In the Crisis Core version of the story, Zack is facing the whole damn army! Hundreds of guns are trained on him from every direction. This is Zack’s last stand, and we gotta make it as Hollywood as possible—Michael Bay would be proud. I think that’s what rubs me the wrong way. I don’t think someone is a hero because they fought the most enemies, I think they’re a hero because they saved someone at great personal risk. He could’ve gotten away by himself much faster, but he wasn’t going to abandon Cloud. And this somewhat encapsulates my issues with the game. It needs to justify and overexplain itself for why I should care about Zack. I didn’t need this, none of us needed this. It feels like they’re worried if Zack isn’t doing cool things every minute we might not think he’s cool enough.

I feel I should also mention that the Turks are desperately flying towards Zack during this time to… bring him back to life. So, yeah, the secret police are trying to out-manoeuvre the army to get back Zack and Cloud. I can only think that this was added so we wouldn’t think too badly of the Turks or all of Shinra in general. See, there’s good guys in there!! Also how did they think that would work? Would Zack and Cloud be like, “Oh, no harm done, we were just held by bad Shinra people. Now we’re with the good Shinra people!” Square, I just want to talk.

After it all, Cloud drags himself over to Zack’s body. And hey, just like Angeal, Zack gets to have some final words with Cloud! Passing on the buster sword to Cloud, he tells him, “You’ll be…my living legacy.” Cloud listens to him and is cosignant enough to agree. And, if you’re familiar with FFVII, oh boy! Did he agree! Thanks, I hate it!

Cloud kneels beside Zack's battered body. While cradling the buster sword, Cloud says, "I won't forget."
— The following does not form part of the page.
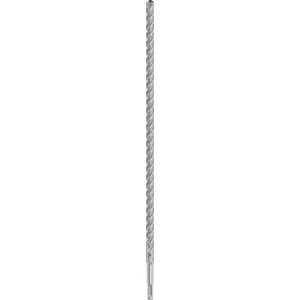 Sds-Plus-5x K-Delici Ucu 14*460 mm 1'li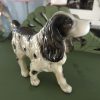 hondje - Afbeelding 2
And then he did, immediately.

Zack’s death doesn’t end there. He ponders to himself whether he became a hero or not. I guess this is where the player has to scream at the screen that he did, like some Dora the Explorer question. He’s lifted up to heaven with, I think, Angeal picking him up? Aw, bless, he was an angel after all! I’m so tired. Why’d it have to be like this?

In writing this all down, some parts of me have softened on it. I get they were trying to push the melodrama and make it more like a play, I think. The whole: oh this doomed youth, we must watch all the actors play their part. But it’s no Hadestown. I don’t feel tension for the other characters. I did feel a bit for Zack, but he’s so unaware and uninterested in the cage that’s around him that it’s hard for me to care about him either. Let me know about his time at Shinra. Let me feel a creeping realisation of his dreams being scattered to the wind. His crime of being in that place and knowing he was a part of it. I know I’m demanding it to be a different game, but I don’t care, I think it would’ve been better!
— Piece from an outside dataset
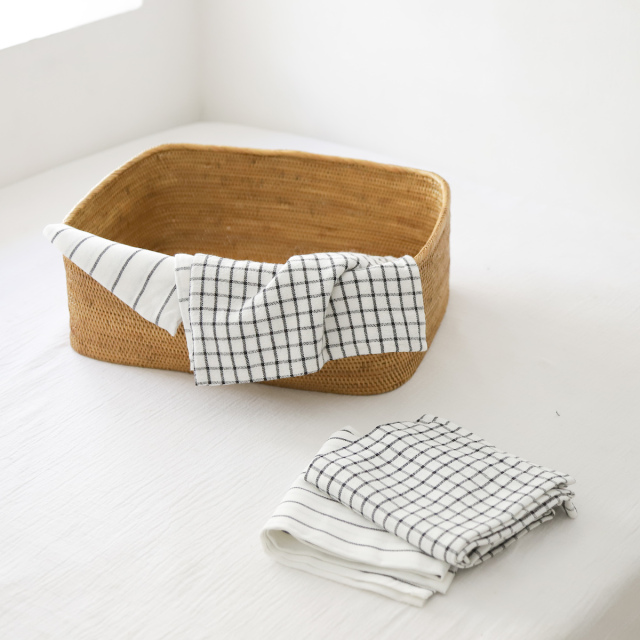 アタ ボックス 小物入れ 収納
Part of how I’ve been able to enjoy the remake is by pretending a lot of the extra stuff around Final Fantasy VII doesn’t exist. They feel so superfluous and further and further away from actually critiquing the true threats of that world. Which, in case you forgot, was a corporate, militaristic company, ready to suck the planet dry for profit. And I believe we need that narrative now, more than ever. But I’ll have to see how the new stuff shakes out.

But I’m glad I got this all out of my system and was able to circle in on the pieces that really bothered me. Hearing the praise of this title, non-stop, has been a lot. I feel Square Enix can do better, and I hope it will. If by some miracle, anyone from the development team sees this though, please don’t make me fight Gackt again.